> Exercises to complete
a: According to the passage on the Henschel Hs 129, what engines were eventually fitted to the aircraft to greatly improve its capabilities?
b: Carry on the passage about the Henschel Hs 129, beginning right after its final sentence.

> Source
The Henschel Hs 129 was selected as the winner of the 1937 Schlachtgeschwader (Battle Group) specification for a conventional ground-attack aircraft specializing in the anti-tank role. Early units were unsatisfactory and were in fact handed over to the Rumanian Air Force but captured Gnome-Rhône engines were eventually fitted and greatly improved their capabilities. Hs 129s were used mainly in North Africa and the Eastern Front, where they earned a fearsome reputation as tank-killers: they featured a heavily protected cockpit and front (6 to 12 mm) and a variety of armament combinations including 4-kg SD4 hollow-charge bombs, 280-mm rockets and even a massive 75-mm BK cannon, one of the largest caliber guns ever carried on an aircraft. Used up until the end of the war, too few Hs 129s were built to make a difference despite the enormous damage they could inflict on opposing tank forces. Other users of this fearsome machine included Hungary and Romania.

> Listed records

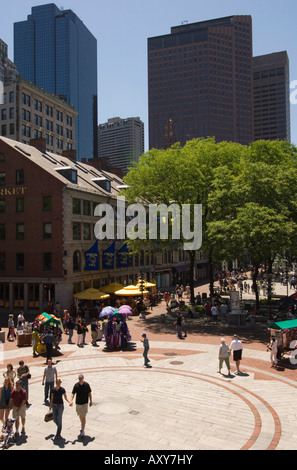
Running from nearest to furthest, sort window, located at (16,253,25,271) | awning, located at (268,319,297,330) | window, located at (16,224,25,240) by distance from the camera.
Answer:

--

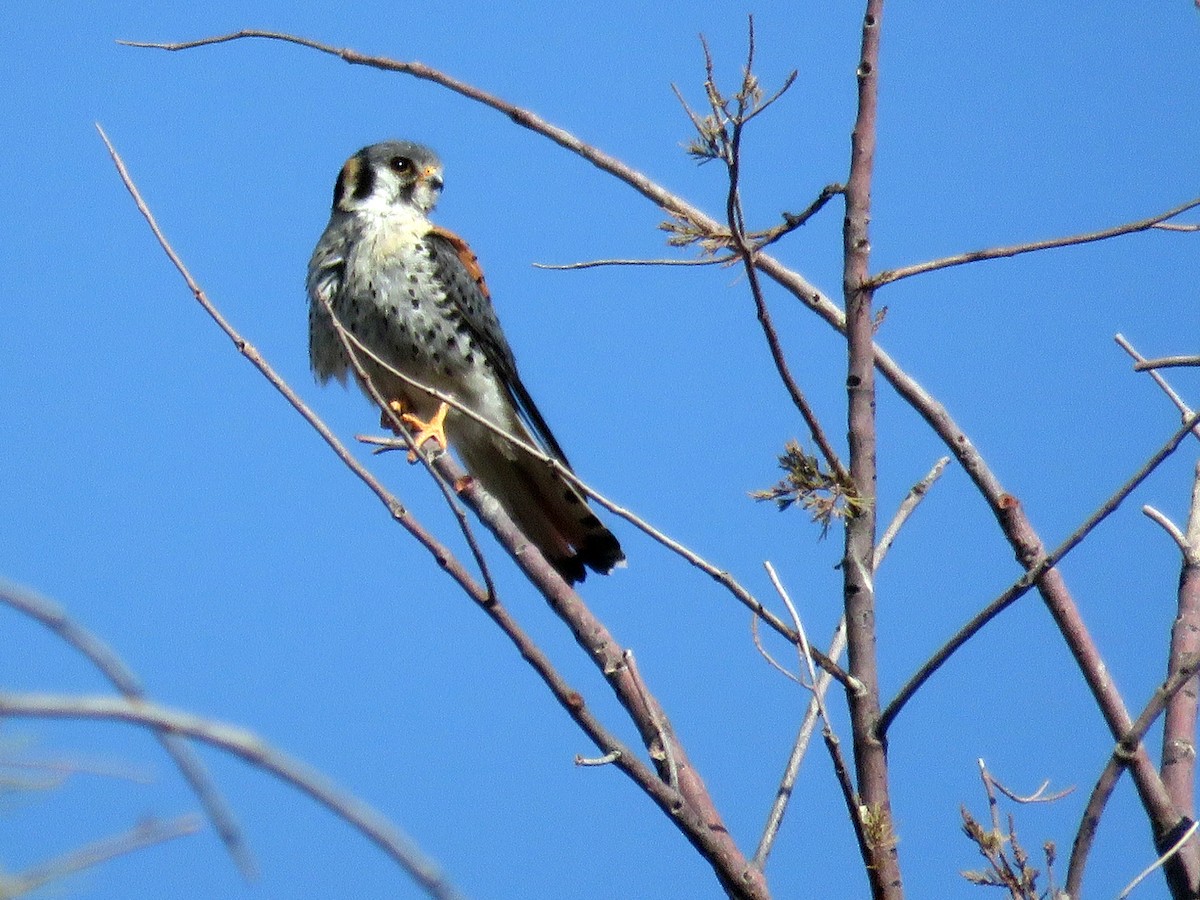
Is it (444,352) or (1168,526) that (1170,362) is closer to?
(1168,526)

> Outputs for the tasks
a: Captured Gnome-Rhône engines.

b:
The Hs 129V1 prototype was first flown in 1938. Hs 129Bs were the first to incorporate Gnome-Rhône radials and included the Hs 129B-1/R2 with a MK 101 30-mm cannon in the nose. Later, the Hs 129B-2 was armed with a 37-mm cannon and finally, the Hs 129B-3 featured a massive 75-mm anti-tank cannon which protruded 8 ft from the nose. These were not the only armament combinations carried as other subvariants were equipped with light anti-personnel and fragmentation bombs as well as different caliber guns.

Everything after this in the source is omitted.